Still, said Hoene, there is somewhat of a silver lining in the form of increased revenues approved by California voters last November: “If Props 30 and 39 hadn’t been passed, we’d be having a very different conversation today. We’d be talking about what we’re going to cut next.”
Hoene dismissed critics of California’s tax increases on business, singling out Texas Gov. Rick Perry, who recently aired ads throughout the state encouraging businesses to flee California’s high taxes for the friendlier business climate of Texas. “Changes in tax rates do not affect migration patterns of wealthy people,” Hoene said, citing a Stanford University study tracking wealthy individuals’ tax filings following tax increases. Furthermore, he said, “we’re not that far ahead of the rest of the country [as far as tax rates].”

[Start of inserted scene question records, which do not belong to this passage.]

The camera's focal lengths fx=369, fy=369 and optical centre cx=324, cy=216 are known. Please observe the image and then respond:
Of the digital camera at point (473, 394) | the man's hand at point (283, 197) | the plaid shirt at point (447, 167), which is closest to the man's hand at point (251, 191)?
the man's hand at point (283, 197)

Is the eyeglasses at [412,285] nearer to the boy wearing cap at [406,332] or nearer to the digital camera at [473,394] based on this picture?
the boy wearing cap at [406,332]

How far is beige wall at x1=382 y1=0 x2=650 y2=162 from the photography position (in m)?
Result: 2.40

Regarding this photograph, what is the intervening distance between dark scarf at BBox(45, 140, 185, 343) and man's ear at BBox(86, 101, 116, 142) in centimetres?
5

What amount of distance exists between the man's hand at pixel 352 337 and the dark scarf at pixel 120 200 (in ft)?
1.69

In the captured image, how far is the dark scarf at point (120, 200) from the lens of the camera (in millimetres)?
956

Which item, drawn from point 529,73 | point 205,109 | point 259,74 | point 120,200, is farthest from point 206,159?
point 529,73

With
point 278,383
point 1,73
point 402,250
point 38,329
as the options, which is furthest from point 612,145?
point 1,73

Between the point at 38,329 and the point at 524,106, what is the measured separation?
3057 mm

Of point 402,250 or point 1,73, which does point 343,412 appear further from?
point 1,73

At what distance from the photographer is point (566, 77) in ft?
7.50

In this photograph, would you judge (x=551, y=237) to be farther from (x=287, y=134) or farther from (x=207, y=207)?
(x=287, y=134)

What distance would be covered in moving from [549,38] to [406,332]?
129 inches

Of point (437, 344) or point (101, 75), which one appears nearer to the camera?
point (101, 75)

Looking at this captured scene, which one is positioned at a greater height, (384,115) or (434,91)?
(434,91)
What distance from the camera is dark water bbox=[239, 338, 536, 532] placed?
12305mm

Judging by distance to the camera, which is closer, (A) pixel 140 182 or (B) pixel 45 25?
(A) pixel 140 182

Despite the overall good news, from CBP’s vantage point, there is still much uncertainty as to how the budget will ultimately play out. Federal funds account for one-third of the state’s total revenues, so the outcome of any future federal budget debate will have a huge impact on California’s economy. The proposed budget also assumes the U.S. economy will grow by 2.7 percent, so national economic recovery will be another key to California’s fiscal health.
Regardless, Hoene concluded, with the new budget, state leaders “now have the opportunity to choose a fiscally responsible path, while reinvesting in vital public services that foster economic growth and contribute to broadly shared prosperity.”